# SHORT TASK 1:
Transcribe the part of the wavefront occupancy excerpt starting at "The wavefront occupancy" and ending at "wavefronts quickly enough.".

# PAGE EXCERPT:
The wavefront occupancy tab of RGP / RGP的wavefront occupancy 选项卡

The occupancy column of the details panel shows the theoretical occupancy for this specific work item. In this capture we can immediately see that the measured occupancy is not constant and does not necessarily match the theoretical occupancy. In the following image, the measured occupancy graph lies within the blue rectangle, the selected work item is in the orange rectangle and the green one shows where to look for theoretical occupancy in the details panel.

There are mainly two reasons why the measured occupancy can’t reach the theoretical occupancy, either there is not enough work to fill all the slots or the GPU is not able to launch those wavefronts quickly enough.

详细信息面板的occupancy列显示了该特定工作项的occupancy的理论值。在图示这个截帧中，我们可以看到occupancy的实际测量值不是恒定的，也不一定与occupancy的理论值相匹配。在截图的下半部分中，蓝色矩形圈的是occupancy的实际测量值，橙色矩形圈的是选中的 work item，绿色矩形表示在详细信息面板中显示的occupancy的理论值的位置。

occupancy的实际测量值无法达到理论值主要有两个原因，要么没有足够的工作来填满所有的slot，要么GPU无法快速启动这些wavefront 。

Lack of work limited occupancy | 受工作不饱和限制的占用率

An AMD Radeon™ RX 7900 XTX has 6 Shader Engines (SEs), 8 Work Group Processors (WGPs) per SE, and 4 SIMDs per WGP. This gives you a total of 6 * 8 * 4 = 192 SIMDs. So any workload short of 192 * 16 = 3072 wavefronts (remember there are 16 wavefront slots per SIMD) will never be able to reach 100% occupancy, even if the wavefronts are never resource limited. This scenario is usually pretty rare and fairly easy to detect.

The execution of such a small workload will be very quick on the GPU and the details panel will display how many wavefronts were assigned in total. In the following image, the selected work item’s theoretical occupancy is 16/16 as shown in green in the details panel, yet the measured occupancy doesn’t even reach 4/16 as shown in blue. This is because there are only 510 wavefronts in flight as shown in orange in the details panel.

# RECORDS FOR PROCESSING:
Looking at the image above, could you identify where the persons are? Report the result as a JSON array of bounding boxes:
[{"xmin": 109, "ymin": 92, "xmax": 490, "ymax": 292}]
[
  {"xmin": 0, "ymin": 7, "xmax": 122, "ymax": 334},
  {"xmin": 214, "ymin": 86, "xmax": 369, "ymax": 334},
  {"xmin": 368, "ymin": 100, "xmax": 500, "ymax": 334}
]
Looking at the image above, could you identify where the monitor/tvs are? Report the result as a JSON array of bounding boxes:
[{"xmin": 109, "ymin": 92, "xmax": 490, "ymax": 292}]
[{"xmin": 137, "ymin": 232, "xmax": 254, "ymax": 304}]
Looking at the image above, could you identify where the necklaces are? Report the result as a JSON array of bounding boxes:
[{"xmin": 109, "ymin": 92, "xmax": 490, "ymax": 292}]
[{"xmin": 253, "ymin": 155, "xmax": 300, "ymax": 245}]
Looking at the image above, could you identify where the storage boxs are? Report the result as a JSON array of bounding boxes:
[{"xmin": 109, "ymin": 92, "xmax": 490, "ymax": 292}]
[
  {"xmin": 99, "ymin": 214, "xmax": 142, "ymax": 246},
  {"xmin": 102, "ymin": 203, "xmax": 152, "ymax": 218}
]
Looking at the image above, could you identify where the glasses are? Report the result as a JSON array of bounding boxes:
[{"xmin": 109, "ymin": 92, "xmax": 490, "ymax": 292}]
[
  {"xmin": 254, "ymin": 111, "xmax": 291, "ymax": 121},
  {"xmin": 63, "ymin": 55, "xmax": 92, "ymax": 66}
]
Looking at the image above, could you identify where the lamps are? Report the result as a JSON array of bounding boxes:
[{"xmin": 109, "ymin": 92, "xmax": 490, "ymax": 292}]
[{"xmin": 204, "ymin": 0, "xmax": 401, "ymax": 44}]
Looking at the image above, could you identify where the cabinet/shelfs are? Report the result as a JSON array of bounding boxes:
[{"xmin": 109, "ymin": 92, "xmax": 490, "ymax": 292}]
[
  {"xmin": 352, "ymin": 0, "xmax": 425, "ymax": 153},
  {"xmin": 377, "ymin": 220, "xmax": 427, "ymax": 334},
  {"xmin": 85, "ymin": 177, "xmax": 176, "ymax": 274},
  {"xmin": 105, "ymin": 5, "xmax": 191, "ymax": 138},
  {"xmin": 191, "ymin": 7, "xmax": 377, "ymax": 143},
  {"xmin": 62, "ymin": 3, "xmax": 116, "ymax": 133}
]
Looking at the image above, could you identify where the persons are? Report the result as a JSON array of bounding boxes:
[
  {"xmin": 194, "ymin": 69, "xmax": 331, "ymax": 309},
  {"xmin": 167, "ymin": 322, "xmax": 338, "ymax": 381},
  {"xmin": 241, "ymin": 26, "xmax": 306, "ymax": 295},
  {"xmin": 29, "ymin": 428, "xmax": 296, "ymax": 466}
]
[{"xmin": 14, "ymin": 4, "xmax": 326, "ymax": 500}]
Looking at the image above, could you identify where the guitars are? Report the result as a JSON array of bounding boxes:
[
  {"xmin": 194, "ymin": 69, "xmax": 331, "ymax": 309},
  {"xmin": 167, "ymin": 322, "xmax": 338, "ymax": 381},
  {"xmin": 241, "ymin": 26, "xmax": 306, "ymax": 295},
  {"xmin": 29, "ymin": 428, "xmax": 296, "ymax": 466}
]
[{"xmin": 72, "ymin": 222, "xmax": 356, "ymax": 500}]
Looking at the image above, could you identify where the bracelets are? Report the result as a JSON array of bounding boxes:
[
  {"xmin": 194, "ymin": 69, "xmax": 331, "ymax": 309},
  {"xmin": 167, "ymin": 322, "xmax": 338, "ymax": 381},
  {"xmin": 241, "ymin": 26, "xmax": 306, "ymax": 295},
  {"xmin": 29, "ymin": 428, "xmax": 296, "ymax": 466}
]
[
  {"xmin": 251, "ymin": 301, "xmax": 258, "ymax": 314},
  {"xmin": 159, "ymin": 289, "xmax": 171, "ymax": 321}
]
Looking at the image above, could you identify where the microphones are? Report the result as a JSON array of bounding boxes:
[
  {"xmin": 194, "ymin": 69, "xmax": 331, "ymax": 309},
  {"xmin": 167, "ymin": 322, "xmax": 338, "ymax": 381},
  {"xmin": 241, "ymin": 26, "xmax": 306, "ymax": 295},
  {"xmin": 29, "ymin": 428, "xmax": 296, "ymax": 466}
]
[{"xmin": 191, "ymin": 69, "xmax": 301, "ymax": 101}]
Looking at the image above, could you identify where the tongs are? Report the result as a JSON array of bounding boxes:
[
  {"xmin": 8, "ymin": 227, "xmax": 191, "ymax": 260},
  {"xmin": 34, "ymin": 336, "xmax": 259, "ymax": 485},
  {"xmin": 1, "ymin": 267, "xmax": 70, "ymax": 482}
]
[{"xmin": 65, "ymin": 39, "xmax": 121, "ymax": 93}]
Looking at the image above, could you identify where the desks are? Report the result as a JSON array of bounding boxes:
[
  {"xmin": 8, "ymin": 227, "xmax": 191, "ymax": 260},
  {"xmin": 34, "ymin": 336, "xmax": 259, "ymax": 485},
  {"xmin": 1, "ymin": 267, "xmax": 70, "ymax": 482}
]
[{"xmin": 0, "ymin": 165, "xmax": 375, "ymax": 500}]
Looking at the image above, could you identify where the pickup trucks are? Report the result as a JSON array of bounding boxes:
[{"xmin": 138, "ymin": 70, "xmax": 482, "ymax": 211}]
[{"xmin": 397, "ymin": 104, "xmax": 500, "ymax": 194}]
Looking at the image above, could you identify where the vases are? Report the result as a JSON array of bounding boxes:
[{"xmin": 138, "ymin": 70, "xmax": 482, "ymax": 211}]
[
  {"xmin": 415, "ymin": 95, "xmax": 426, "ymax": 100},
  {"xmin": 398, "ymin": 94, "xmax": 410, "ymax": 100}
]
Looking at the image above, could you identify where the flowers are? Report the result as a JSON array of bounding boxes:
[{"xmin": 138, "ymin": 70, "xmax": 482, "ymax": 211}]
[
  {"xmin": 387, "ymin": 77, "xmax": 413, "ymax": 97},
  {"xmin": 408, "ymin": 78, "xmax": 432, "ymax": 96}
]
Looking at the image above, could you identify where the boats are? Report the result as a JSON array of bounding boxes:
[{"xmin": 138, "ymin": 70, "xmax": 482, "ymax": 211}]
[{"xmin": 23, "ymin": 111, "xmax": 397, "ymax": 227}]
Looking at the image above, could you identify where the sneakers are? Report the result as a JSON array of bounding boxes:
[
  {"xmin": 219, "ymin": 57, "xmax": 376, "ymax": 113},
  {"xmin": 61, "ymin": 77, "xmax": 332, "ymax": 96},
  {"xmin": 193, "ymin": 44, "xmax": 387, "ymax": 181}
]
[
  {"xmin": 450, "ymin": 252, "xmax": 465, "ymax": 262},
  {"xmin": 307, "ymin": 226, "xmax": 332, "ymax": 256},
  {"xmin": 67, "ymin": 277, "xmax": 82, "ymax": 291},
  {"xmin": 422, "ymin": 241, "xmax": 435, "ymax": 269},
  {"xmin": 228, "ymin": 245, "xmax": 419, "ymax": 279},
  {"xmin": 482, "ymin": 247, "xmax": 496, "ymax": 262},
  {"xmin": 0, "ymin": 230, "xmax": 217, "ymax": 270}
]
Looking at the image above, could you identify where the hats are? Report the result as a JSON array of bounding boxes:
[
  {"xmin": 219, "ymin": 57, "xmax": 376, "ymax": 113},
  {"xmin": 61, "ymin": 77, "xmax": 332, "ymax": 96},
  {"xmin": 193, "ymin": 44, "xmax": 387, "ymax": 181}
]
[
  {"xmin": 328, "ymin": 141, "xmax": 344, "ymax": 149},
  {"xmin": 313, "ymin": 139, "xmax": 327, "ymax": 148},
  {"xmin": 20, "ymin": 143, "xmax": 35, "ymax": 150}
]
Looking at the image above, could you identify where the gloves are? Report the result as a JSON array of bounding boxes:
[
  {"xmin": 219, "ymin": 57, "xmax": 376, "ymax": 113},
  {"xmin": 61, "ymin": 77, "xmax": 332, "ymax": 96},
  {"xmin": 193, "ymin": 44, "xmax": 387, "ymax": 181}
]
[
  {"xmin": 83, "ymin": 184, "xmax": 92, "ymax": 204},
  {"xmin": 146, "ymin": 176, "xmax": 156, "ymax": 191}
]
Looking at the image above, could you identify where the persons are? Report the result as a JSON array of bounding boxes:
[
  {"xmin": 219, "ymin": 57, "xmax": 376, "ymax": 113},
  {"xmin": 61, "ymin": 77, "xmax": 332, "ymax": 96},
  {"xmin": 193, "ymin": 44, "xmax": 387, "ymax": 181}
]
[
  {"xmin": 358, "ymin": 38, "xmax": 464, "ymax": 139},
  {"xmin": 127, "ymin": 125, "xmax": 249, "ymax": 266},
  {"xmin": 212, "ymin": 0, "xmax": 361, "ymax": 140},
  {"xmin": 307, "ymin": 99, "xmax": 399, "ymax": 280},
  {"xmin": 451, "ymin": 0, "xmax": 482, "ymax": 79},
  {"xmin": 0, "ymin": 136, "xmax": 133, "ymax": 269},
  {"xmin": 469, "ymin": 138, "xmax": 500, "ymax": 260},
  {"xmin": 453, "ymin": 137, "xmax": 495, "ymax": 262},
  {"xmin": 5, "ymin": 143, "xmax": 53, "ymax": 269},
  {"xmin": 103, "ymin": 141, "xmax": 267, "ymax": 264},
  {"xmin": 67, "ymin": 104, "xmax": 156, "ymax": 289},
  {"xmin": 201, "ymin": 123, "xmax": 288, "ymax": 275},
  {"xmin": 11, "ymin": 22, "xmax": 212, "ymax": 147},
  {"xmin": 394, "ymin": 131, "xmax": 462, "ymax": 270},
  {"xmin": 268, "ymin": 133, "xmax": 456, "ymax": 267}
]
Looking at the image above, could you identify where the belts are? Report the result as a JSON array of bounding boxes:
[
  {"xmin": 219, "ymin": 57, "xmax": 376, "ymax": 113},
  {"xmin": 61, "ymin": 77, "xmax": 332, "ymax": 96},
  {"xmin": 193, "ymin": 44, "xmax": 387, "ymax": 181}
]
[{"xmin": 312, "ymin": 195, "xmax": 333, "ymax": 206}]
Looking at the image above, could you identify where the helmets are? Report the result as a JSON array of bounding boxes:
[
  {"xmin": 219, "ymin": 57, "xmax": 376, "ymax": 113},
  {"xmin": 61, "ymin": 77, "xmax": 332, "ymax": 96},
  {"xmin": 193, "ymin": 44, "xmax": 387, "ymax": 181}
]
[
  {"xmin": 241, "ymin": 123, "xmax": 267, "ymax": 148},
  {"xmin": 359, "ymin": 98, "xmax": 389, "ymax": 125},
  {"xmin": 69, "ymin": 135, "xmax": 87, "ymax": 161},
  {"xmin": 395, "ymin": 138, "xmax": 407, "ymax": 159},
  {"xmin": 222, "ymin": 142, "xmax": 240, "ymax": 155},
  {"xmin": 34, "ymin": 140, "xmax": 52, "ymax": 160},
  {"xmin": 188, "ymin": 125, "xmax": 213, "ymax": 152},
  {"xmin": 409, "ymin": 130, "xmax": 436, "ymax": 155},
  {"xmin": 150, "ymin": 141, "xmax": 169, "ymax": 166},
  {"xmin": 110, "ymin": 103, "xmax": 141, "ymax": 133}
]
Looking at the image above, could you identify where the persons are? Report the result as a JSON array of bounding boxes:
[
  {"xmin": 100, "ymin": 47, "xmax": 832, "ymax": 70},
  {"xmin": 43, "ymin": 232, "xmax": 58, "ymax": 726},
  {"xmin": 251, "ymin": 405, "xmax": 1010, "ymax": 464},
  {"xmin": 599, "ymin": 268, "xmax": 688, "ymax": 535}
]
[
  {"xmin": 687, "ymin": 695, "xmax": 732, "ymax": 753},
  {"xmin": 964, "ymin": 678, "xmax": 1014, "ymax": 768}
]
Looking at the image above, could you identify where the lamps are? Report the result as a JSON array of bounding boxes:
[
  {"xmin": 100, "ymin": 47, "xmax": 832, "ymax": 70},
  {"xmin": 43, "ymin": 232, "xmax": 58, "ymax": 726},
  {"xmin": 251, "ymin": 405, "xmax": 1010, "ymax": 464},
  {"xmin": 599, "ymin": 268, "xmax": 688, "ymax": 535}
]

# SHORT TASK 2:
Give the lines of the rows as a numbered list, starting at the line that contains "Looking at the image above, could you identify where the helmets" and ending at the last line of the rows, with blank lines left out.

# EXPECTED OUTPUT 1:
The wavefront occupancy tab of RGP / RGP的wavefront occupancy 选项卡

The occupancy column of the details panel shows the theoretical occupancy for this specific work item. In this capture we can immediately see that the measured occupancy is not constant and does not necessarily match the theoretical occupancy. In the following image, the measured occupancy graph lies within the blue rectangle, the selected work item is in the orange rectangle and the green one shows where to look for theoretical occupancy in the details panel.

There are mainly two reasons why the measured occupancy can’t reach the theoretical occupancy, either there is not enough work to fill all the slots or the GPU is not able to launch those wavefronts quickly enough.

# EXPECTED OUTPUT 2:
1. Looking at the image above, could you identify where the helmets are? Report the result as a JSON array of bounding boxes:
2. [
3.   {"xmin": 219, "ymin": 57, "xmax": 376, "ymax": 113},
4.   {"xmin": 61, "ymin": 77, "xmax": 332, "ymax": 96},
5.   {"xmin": 193, "ymin": 44, "xmax": 387, "ymax": 181}
6. ]
7. [
8.   {"xmin": 241, "ymin": 123, "xmax": 267, "ymax": 148},
9.   {"xmin": 359, "ymin": 98, "xmax": 389, "ymax": 125},
10.   {"xmin": 69, "ymin": 135, "xmax": 87, "ymax": 161},
11.   {"xmin": 395, "ymin": 138, "xmax": 407, "ymax": 159},
12.   {"xmin": 222, "ymin": 142, "xmax": 240, "ymax": 155},
13.   {"xmin": 34, "ymin": 140, "xmax": 52, "ymax": 160},
14.   {"xmin": 188, "ymin": 125, "xmax": 213, "ymax": 152},
15.   {"xmin": 409, "ymin": 130, "xmax": 436, "ymax": 155},
16.   {"xmin": 150, "ymin": 141, "xmax": 169, "ymax": 166},
17.   {"xmin": 110, "ymin": 103, "xmax": 141, "ymax": 133}
18. ]
19. Looking at the image above, could you identify where the persons are? Report the result as a JSON array of bounding boxes:
20. [
21.   {"xmin": 100, "ymin": 47, "xmax": 832, "ymax": 70},
22.   {"xmin": 43, "ymin": 232, "xmax": 58, "ymax": 726},
23.   {"xmin": 251, "ymin": 405, "xmax": 1010, "ymax": 464},
24.   {"xmin": 599, "ymin": 268, "xmax": 688, "ymax": 535}
25. ]
26. [
27.   {"xmin": 687, "ymin": 695, "xmax": 732, "ymax": 753},
28.   {"xmin": 964, "ymin": 678, "xmax": 1014, "ymax": 768}
29. ]
30. Looking at the image above, could you identify where the lamps are? Report the result as a JSON array of bounding boxes:
31. [
32.   {"xmin": 100, "ymin": 47, "xmax": 832, "ymax": 70},
33.   {"xmin": 43, "ymin": 232, "xmax": 58, "ymax": 726},
34.   {"xmin": 251, "ymin": 405, "xmax": 1010, "ymax": 464},
35.   {"xmin": 599, "ymin": 268, "xmax": 688, "ymax": 535}
36. ]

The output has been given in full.